* [EXTRACTED TEXT]:

=== Begin Enclosure ===

Student politics is rooted in tradition, with many students participating in the Indian freedom struggle. Anti-British movements were implemented with the programmes of Bengal Provincial Students' Federation (BPSF), the Bengal branch of All India Students' Federation. Student politics was initially focused on the independence of India. In 1947, Sree Dhiraranjan Sen, a student of the college, died during a Vietnam Day police firing. The Vietnam Students’ Association passed a resolution in its Hanoi session in memory of Sen in March 1947.

Student politics were highly influenced by the partition of Bengal and communal riots during and after the partition of India. Between 1946 and 1952, the college's doctors stood for communal harmony and worked hard in the refugee colonies. During 1952, ex-students of the college, among them Bidhan Chandra Roy who became the second Chief Minister of West Bengal, established the Students' Health Home for the welfare of students.

From the 1950s to the 1970s, the college became a centre of leftist and far-left politics. Student politics was highly influenced by the Naxalbari uprising in the early 1970s.

== Rankings ==

Medical College, Kolkata was ranked 41st among Medical Institutions by National Institutional Ranking Framework (NIRF) in 2025.

==Achievements==
In February 2023, Dr. Sudip Das, a professor of ENT Department from the institution, gets a patent for developing a simple and innovative device.

In December 2024 institutions has been recognized as the best medical college in Eastern India by the Indian Council of Medical Research (ICMR), achieving a score of 70%. This acknowledgment highlights CMCH's excellence in research and overall performance, boosting its reputation and the standard of medical education in the region.

=== End Enclosure ===

* [USING THE INFORMATION]:
1. Answer these questions using the Medical College, Kolkata text.
(a) Which organization was the Bengal branch of the All India Students' Federation?
(b) What rank did the National Institutional Ranking Framework give the college among medical institutions in 2025?
(c) What score did the college achieve when the Indian Council of Medical Research recognized it in December 2024?
2. Print the Medical College, Kolkata text from "In December 2024" up to and including "in the region.".
3. List every person named in the Medical College, Kolkata text.
The lines that follow are not needed for anything here.

* [DATA SECTION]:

=== Begin Enclosure ===

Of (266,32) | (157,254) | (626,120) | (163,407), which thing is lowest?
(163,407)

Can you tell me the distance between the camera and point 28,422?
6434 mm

=== End Enclosure ===

* [RESPONSES]:
1.
(a) The Bengal Provincial Students' Federation (BPSF)
(b) 41st
(c) 70%

2.
In December 2024 institutions has been recognized as the best medical college in Eastern India by the Indian Council of Medical Research (ICMR), achieving a score of 70%. This acknowledgment highlights CMCH's excellence in research and overall performance, boosting its reputation and the standard of medical education in the region.

3.
Sree Dhiraranjan Sen
Bidhan Chandra Roy
Dr. Sudip Das